Tao of Tidygraph

2018-03-06

rstats tidygraph ggraph

Analysis of one interesting alliance graph within tidy network analysis framework.

Prologue

Quite some time ago I read the fantastic “Tao Te Programming” book by Patrick Burns. You can know this author from his everlasting work “The R Inferno”.

“Tao Te Programming” is a vision about what a good programming should be. It is written in [programming] language-agnostic fashion but mainly with R in mind. It is organized in 81 chapters with some distinctive feature: at the end of the most chapters there are lists of chapters-“allies” and chapters-“opponents” to the chapter in question. During the reading I was really interested in the properties of graph that is created with these connections.

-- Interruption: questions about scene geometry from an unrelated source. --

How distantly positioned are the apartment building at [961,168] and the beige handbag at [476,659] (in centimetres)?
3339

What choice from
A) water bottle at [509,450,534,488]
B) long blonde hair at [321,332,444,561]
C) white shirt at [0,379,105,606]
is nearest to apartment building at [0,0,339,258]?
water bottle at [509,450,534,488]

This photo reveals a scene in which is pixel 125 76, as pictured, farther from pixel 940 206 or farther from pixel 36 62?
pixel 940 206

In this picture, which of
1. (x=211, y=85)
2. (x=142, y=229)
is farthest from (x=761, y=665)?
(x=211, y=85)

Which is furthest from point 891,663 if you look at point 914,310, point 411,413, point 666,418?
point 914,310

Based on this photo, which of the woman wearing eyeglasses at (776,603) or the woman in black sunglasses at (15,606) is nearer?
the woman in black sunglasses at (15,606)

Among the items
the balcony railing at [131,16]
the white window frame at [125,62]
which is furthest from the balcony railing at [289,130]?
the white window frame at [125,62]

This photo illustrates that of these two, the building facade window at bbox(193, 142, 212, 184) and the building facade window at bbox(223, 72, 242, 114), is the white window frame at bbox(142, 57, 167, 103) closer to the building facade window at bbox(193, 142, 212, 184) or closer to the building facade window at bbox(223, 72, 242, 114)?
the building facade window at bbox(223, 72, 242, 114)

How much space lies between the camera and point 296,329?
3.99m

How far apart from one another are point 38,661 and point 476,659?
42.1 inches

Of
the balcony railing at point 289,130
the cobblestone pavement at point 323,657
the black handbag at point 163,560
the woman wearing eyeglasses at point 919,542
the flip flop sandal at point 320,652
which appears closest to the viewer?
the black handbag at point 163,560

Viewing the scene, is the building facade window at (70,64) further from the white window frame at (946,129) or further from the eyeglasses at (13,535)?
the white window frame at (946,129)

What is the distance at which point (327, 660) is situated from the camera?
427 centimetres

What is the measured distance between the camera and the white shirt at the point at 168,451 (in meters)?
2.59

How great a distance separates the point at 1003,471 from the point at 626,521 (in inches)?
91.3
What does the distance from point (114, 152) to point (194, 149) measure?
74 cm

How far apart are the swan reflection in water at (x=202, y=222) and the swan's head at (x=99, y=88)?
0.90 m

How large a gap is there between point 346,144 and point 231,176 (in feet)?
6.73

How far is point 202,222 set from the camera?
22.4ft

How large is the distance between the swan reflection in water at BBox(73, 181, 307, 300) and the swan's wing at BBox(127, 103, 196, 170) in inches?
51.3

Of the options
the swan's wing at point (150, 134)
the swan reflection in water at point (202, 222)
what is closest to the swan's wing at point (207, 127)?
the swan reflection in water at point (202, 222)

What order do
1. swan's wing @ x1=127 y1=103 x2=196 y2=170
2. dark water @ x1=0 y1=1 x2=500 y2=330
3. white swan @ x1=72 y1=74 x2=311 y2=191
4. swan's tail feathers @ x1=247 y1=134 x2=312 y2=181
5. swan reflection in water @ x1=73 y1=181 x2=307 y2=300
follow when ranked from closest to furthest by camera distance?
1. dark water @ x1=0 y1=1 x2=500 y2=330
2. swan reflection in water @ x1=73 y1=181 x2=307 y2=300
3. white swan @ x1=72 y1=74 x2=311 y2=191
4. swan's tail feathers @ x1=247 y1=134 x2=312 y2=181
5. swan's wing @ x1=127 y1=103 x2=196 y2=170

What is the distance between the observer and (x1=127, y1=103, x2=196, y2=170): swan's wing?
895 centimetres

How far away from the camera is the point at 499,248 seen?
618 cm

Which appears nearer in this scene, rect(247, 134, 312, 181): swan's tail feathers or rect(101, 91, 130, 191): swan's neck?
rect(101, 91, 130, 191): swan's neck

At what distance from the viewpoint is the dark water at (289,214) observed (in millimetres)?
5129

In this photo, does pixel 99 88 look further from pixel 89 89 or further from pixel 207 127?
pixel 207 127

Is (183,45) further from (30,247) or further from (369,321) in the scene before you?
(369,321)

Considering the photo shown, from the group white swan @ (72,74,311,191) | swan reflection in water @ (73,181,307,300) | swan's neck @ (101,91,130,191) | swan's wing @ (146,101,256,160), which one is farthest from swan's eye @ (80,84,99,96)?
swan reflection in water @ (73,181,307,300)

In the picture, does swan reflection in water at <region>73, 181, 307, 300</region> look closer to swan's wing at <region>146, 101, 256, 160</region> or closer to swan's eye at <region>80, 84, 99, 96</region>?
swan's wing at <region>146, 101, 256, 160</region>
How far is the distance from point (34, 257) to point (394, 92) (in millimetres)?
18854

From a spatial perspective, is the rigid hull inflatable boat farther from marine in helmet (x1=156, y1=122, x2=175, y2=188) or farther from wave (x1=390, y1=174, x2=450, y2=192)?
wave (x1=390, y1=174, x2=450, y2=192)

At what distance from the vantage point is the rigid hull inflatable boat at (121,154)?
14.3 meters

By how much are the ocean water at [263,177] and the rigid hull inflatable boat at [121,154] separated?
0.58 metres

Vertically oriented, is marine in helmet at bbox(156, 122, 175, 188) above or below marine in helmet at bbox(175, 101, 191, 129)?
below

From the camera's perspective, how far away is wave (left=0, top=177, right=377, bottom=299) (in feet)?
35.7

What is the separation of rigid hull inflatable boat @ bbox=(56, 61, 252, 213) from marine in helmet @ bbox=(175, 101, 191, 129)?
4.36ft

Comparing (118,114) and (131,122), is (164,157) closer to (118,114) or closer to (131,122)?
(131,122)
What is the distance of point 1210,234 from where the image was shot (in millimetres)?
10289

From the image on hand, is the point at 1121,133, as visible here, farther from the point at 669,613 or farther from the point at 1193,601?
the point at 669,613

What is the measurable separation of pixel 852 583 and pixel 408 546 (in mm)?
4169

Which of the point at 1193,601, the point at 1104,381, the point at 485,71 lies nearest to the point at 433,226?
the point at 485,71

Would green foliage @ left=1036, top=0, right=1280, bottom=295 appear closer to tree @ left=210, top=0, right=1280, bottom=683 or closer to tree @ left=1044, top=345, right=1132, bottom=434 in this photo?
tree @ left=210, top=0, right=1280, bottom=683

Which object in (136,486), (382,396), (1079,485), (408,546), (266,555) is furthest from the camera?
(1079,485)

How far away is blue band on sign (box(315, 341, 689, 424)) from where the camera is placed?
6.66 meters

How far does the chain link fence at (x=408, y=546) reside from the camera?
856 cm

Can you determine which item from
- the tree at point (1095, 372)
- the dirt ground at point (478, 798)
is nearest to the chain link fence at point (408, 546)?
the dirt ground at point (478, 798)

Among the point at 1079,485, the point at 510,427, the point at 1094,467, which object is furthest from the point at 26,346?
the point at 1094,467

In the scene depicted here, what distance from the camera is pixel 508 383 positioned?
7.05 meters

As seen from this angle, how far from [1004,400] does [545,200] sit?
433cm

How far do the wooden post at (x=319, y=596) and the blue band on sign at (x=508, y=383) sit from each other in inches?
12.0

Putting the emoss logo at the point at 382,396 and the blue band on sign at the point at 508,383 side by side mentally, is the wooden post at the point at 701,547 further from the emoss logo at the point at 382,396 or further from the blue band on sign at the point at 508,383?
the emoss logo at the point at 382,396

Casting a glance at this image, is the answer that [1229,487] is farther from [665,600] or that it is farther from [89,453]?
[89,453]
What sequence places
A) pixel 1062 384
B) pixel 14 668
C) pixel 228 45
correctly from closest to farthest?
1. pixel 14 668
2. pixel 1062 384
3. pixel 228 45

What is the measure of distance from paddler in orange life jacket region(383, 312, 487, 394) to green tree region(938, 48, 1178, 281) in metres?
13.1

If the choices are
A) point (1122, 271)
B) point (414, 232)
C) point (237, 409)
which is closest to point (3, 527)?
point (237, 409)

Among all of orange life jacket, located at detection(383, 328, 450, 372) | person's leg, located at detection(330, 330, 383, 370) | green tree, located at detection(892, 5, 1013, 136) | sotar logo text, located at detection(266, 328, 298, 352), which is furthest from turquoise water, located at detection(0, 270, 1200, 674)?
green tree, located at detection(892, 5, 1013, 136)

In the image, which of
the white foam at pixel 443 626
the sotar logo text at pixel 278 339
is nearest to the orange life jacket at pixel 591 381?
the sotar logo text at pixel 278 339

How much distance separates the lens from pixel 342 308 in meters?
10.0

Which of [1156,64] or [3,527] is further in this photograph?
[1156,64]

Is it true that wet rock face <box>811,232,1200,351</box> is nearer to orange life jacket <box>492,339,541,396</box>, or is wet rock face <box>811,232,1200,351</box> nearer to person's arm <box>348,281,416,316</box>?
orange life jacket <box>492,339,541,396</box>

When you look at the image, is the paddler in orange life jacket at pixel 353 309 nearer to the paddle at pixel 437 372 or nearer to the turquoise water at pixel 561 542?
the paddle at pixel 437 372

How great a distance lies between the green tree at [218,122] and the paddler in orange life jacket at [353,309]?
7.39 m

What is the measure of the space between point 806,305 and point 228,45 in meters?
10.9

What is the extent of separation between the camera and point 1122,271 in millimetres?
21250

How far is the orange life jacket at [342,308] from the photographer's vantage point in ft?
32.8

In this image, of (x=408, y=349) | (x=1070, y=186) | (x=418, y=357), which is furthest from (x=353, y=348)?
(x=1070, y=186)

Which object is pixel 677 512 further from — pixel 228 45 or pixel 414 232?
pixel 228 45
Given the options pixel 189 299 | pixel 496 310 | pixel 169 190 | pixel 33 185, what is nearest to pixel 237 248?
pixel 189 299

From the other side of my life, I constantly hear about packages for tidy network analysis: tidygraph and ggraph. Both created by “compulsive package developer” (not sure, where to put “great” in this description) Thomas Lin Pedersen. They provide tidy tools for creating, manipulating and plotting network data. It happened, that I didn’t have an opportunity to work with them… until now.

Overview

This post is mainly about exploration of “Tao Te Programming” alliance graph using tidygraph and ggraph, with a few descriptions about those package functionality (for a thorough overview check out this speach by Thomas at rstudio::conf 2018). It will cover:

  • Creation, visualization and exploration of alliance graph.
  • Determination of “central programming advice” or “Why you should learn to dance the Debug 2-Step”.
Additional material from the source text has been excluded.